-------- Quoted text --------
Barring some miracle, it will take new revenue to protect core human services, education and public safety. Additional taxes of some kind look necessary. Without more money, for example, school districts with relatively poor tax bases – such as Tacoma, Puyallup, Clover Park and University Place – could lose many millions of dollars in state levy equalization funding.
It will take leadership and courage to make this case to the voters.
Cut government overhead
Local government, too, faces a brutal trade-off between employee compensation and public services.
The City of Tacoma has become a horror story. After handing out generous raises and fat benefits for years, it has suddenly found itself deep in the hole now that the wishful thinking in its current budget has collided with hard reality.
City officials are looking at staggering cuts – as many as 100 positions – in Tacoma's police and fire departments. Public safety could be gravely compromised, in large measure because of the city's high overhead costs.
Much of the problem – in Tacoma and elsewhere – stems from calibrating public payrolls to a "market" that consists of comparisons with the supersized public payrolls of other cities. In the real economy, market compensation is based on competition for jobs and workers, in both the public and private sectors.
Like businesses, governments should offer the pay and benefits needed to hire talented people and keep them from leaving. But for many positions, that's lower than compensation indexed to other cities' artificially high pay scales. If comparisons are perpetuated as the basis for pay and benefits, local governments will continue to sacrifice public services on the altar of employee compensation.
-------- Data listing --------
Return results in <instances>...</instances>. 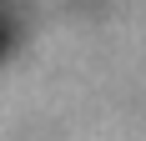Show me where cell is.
<instances>
[{
	"instance_id": "cell-1",
	"label": "cell",
	"mask_w": 146,
	"mask_h": 141,
	"mask_svg": "<svg viewBox=\"0 0 146 141\" xmlns=\"http://www.w3.org/2000/svg\"><path fill=\"white\" fill-rule=\"evenodd\" d=\"M0 5H5V0H0Z\"/></svg>"
}]
</instances>
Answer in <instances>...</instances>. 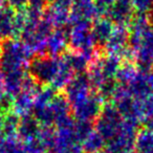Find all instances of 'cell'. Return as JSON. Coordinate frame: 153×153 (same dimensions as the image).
<instances>
[{
	"instance_id": "obj_1",
	"label": "cell",
	"mask_w": 153,
	"mask_h": 153,
	"mask_svg": "<svg viewBox=\"0 0 153 153\" xmlns=\"http://www.w3.org/2000/svg\"><path fill=\"white\" fill-rule=\"evenodd\" d=\"M129 40L140 65L149 67L153 63V28L144 18L134 20Z\"/></svg>"
},
{
	"instance_id": "obj_2",
	"label": "cell",
	"mask_w": 153,
	"mask_h": 153,
	"mask_svg": "<svg viewBox=\"0 0 153 153\" xmlns=\"http://www.w3.org/2000/svg\"><path fill=\"white\" fill-rule=\"evenodd\" d=\"M1 47L0 69L4 74L23 70V67L28 63L30 47L25 43L14 40H7Z\"/></svg>"
},
{
	"instance_id": "obj_3",
	"label": "cell",
	"mask_w": 153,
	"mask_h": 153,
	"mask_svg": "<svg viewBox=\"0 0 153 153\" xmlns=\"http://www.w3.org/2000/svg\"><path fill=\"white\" fill-rule=\"evenodd\" d=\"M123 123L124 121L119 111L107 107L98 117L97 132L104 138L105 143H109L119 133Z\"/></svg>"
},
{
	"instance_id": "obj_4",
	"label": "cell",
	"mask_w": 153,
	"mask_h": 153,
	"mask_svg": "<svg viewBox=\"0 0 153 153\" xmlns=\"http://www.w3.org/2000/svg\"><path fill=\"white\" fill-rule=\"evenodd\" d=\"M72 111L79 122L89 123L100 115L101 99L94 94H89L81 102L72 105Z\"/></svg>"
},
{
	"instance_id": "obj_5",
	"label": "cell",
	"mask_w": 153,
	"mask_h": 153,
	"mask_svg": "<svg viewBox=\"0 0 153 153\" xmlns=\"http://www.w3.org/2000/svg\"><path fill=\"white\" fill-rule=\"evenodd\" d=\"M70 43L74 48L86 53L91 49L94 43L92 32L88 28L87 22H76L70 33Z\"/></svg>"
},
{
	"instance_id": "obj_6",
	"label": "cell",
	"mask_w": 153,
	"mask_h": 153,
	"mask_svg": "<svg viewBox=\"0 0 153 153\" xmlns=\"http://www.w3.org/2000/svg\"><path fill=\"white\" fill-rule=\"evenodd\" d=\"M60 61H55L48 58H43L33 62L32 66V74L37 80L42 82H53L55 79L56 74L59 70Z\"/></svg>"
},
{
	"instance_id": "obj_7",
	"label": "cell",
	"mask_w": 153,
	"mask_h": 153,
	"mask_svg": "<svg viewBox=\"0 0 153 153\" xmlns=\"http://www.w3.org/2000/svg\"><path fill=\"white\" fill-rule=\"evenodd\" d=\"M98 14L94 0H74L70 18L74 22H87Z\"/></svg>"
},
{
	"instance_id": "obj_8",
	"label": "cell",
	"mask_w": 153,
	"mask_h": 153,
	"mask_svg": "<svg viewBox=\"0 0 153 153\" xmlns=\"http://www.w3.org/2000/svg\"><path fill=\"white\" fill-rule=\"evenodd\" d=\"M16 15L10 7L0 9V38L9 39L17 35Z\"/></svg>"
},
{
	"instance_id": "obj_9",
	"label": "cell",
	"mask_w": 153,
	"mask_h": 153,
	"mask_svg": "<svg viewBox=\"0 0 153 153\" xmlns=\"http://www.w3.org/2000/svg\"><path fill=\"white\" fill-rule=\"evenodd\" d=\"M128 33L123 25H119V27L113 28L108 41L106 42L107 48L110 53L115 57L117 53H121L124 51L127 43Z\"/></svg>"
},
{
	"instance_id": "obj_10",
	"label": "cell",
	"mask_w": 153,
	"mask_h": 153,
	"mask_svg": "<svg viewBox=\"0 0 153 153\" xmlns=\"http://www.w3.org/2000/svg\"><path fill=\"white\" fill-rule=\"evenodd\" d=\"M131 11V2L129 3L128 0H120L119 2L113 3L108 13L110 15L111 22L115 21L119 23V25H123L124 22L129 20Z\"/></svg>"
},
{
	"instance_id": "obj_11",
	"label": "cell",
	"mask_w": 153,
	"mask_h": 153,
	"mask_svg": "<svg viewBox=\"0 0 153 153\" xmlns=\"http://www.w3.org/2000/svg\"><path fill=\"white\" fill-rule=\"evenodd\" d=\"M104 145V138L97 131L91 130L82 142V150L85 153H98L103 150Z\"/></svg>"
},
{
	"instance_id": "obj_12",
	"label": "cell",
	"mask_w": 153,
	"mask_h": 153,
	"mask_svg": "<svg viewBox=\"0 0 153 153\" xmlns=\"http://www.w3.org/2000/svg\"><path fill=\"white\" fill-rule=\"evenodd\" d=\"M113 30L112 22L109 19H101L98 20L92 30V35L96 42L106 43L110 37L111 33Z\"/></svg>"
},
{
	"instance_id": "obj_13",
	"label": "cell",
	"mask_w": 153,
	"mask_h": 153,
	"mask_svg": "<svg viewBox=\"0 0 153 153\" xmlns=\"http://www.w3.org/2000/svg\"><path fill=\"white\" fill-rule=\"evenodd\" d=\"M66 45V37L61 30H57L53 35L49 36V39L47 40V47L51 55H57L61 53Z\"/></svg>"
},
{
	"instance_id": "obj_14",
	"label": "cell",
	"mask_w": 153,
	"mask_h": 153,
	"mask_svg": "<svg viewBox=\"0 0 153 153\" xmlns=\"http://www.w3.org/2000/svg\"><path fill=\"white\" fill-rule=\"evenodd\" d=\"M19 119L15 113H9L3 120V135L4 137H16L19 126Z\"/></svg>"
},
{
	"instance_id": "obj_15",
	"label": "cell",
	"mask_w": 153,
	"mask_h": 153,
	"mask_svg": "<svg viewBox=\"0 0 153 153\" xmlns=\"http://www.w3.org/2000/svg\"><path fill=\"white\" fill-rule=\"evenodd\" d=\"M131 4L140 12L153 9V0H130Z\"/></svg>"
},
{
	"instance_id": "obj_16",
	"label": "cell",
	"mask_w": 153,
	"mask_h": 153,
	"mask_svg": "<svg viewBox=\"0 0 153 153\" xmlns=\"http://www.w3.org/2000/svg\"><path fill=\"white\" fill-rule=\"evenodd\" d=\"M94 2L98 12H105L109 11L114 3V0H94Z\"/></svg>"
},
{
	"instance_id": "obj_17",
	"label": "cell",
	"mask_w": 153,
	"mask_h": 153,
	"mask_svg": "<svg viewBox=\"0 0 153 153\" xmlns=\"http://www.w3.org/2000/svg\"><path fill=\"white\" fill-rule=\"evenodd\" d=\"M9 2L10 7L16 10H22L24 5L28 2V0H7Z\"/></svg>"
},
{
	"instance_id": "obj_18",
	"label": "cell",
	"mask_w": 153,
	"mask_h": 153,
	"mask_svg": "<svg viewBox=\"0 0 153 153\" xmlns=\"http://www.w3.org/2000/svg\"><path fill=\"white\" fill-rule=\"evenodd\" d=\"M28 2L32 5V9L34 10H40L44 5L45 0H28Z\"/></svg>"
},
{
	"instance_id": "obj_19",
	"label": "cell",
	"mask_w": 153,
	"mask_h": 153,
	"mask_svg": "<svg viewBox=\"0 0 153 153\" xmlns=\"http://www.w3.org/2000/svg\"><path fill=\"white\" fill-rule=\"evenodd\" d=\"M3 120H4V117H3L2 112L0 111V138L3 135Z\"/></svg>"
},
{
	"instance_id": "obj_20",
	"label": "cell",
	"mask_w": 153,
	"mask_h": 153,
	"mask_svg": "<svg viewBox=\"0 0 153 153\" xmlns=\"http://www.w3.org/2000/svg\"><path fill=\"white\" fill-rule=\"evenodd\" d=\"M45 153H68V152H66V151L61 150V149H58V148H56V147H53V148H51V149H49V150H47Z\"/></svg>"
},
{
	"instance_id": "obj_21",
	"label": "cell",
	"mask_w": 153,
	"mask_h": 153,
	"mask_svg": "<svg viewBox=\"0 0 153 153\" xmlns=\"http://www.w3.org/2000/svg\"><path fill=\"white\" fill-rule=\"evenodd\" d=\"M98 153H113V152H111V151L108 150V149H107V150H104V149H103L102 151H100V152H98Z\"/></svg>"
},
{
	"instance_id": "obj_22",
	"label": "cell",
	"mask_w": 153,
	"mask_h": 153,
	"mask_svg": "<svg viewBox=\"0 0 153 153\" xmlns=\"http://www.w3.org/2000/svg\"><path fill=\"white\" fill-rule=\"evenodd\" d=\"M4 1H5V0H0V9L2 7V4L4 3Z\"/></svg>"
},
{
	"instance_id": "obj_23",
	"label": "cell",
	"mask_w": 153,
	"mask_h": 153,
	"mask_svg": "<svg viewBox=\"0 0 153 153\" xmlns=\"http://www.w3.org/2000/svg\"><path fill=\"white\" fill-rule=\"evenodd\" d=\"M151 21L153 22V9H152V12H151Z\"/></svg>"
},
{
	"instance_id": "obj_24",
	"label": "cell",
	"mask_w": 153,
	"mask_h": 153,
	"mask_svg": "<svg viewBox=\"0 0 153 153\" xmlns=\"http://www.w3.org/2000/svg\"><path fill=\"white\" fill-rule=\"evenodd\" d=\"M1 51H2V47H1V45H0V56H1Z\"/></svg>"
},
{
	"instance_id": "obj_25",
	"label": "cell",
	"mask_w": 153,
	"mask_h": 153,
	"mask_svg": "<svg viewBox=\"0 0 153 153\" xmlns=\"http://www.w3.org/2000/svg\"><path fill=\"white\" fill-rule=\"evenodd\" d=\"M128 153H136V152H133V151H130V152H128Z\"/></svg>"
}]
</instances>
--------
* Required work *
Copy out the passage above on state revenue and local government pay, word for word and in full.

* Correct output *
Barring some miracle, it will take new revenue to protect core human services, education and public safety. Additional taxes of some kind look necessary. Without more money, for example, school districts with relatively poor tax bases – such as Tacoma, Puyallup, Clover Park and University Place – could lose many millions of dollars in state levy equalization funding.
It will take leadership and courage to make this case to the voters.
Cut government overhead
Local government, too, faces a brutal trade-off between employee compensation and public services.
The City of Tacoma has become a horror story. After handing out generous raises and fat benefits for years, it has suddenly found itself deep in the hole now that the wishful thinking in its current budget has collided with hard reality.
City officials are looking at staggering cuts – as many as 100 positions – in Tacoma's police and fire departments. Public safety could be gravely compromised, in large measure because of the city's high overhead costs.
Much of the problem – in Tacoma and elsewhere – stems from calibrating public payrolls to a "market" that consists of comparisons with the supersized public payrolls of other cities. In the real economy, market compensation is based on competition for jobs and workers, in both the public and private sectors.
Like businesses, governments should offer the pay and benefits needed to hire talented people and keep them from leaving. But for many positions, that's lower than compensation indexed to other cities' artificially high pay scales. If comparisons are perpetuated as the basis for pay and benefits, local governments will continue to sacrifice public services on the altar of employee compensation.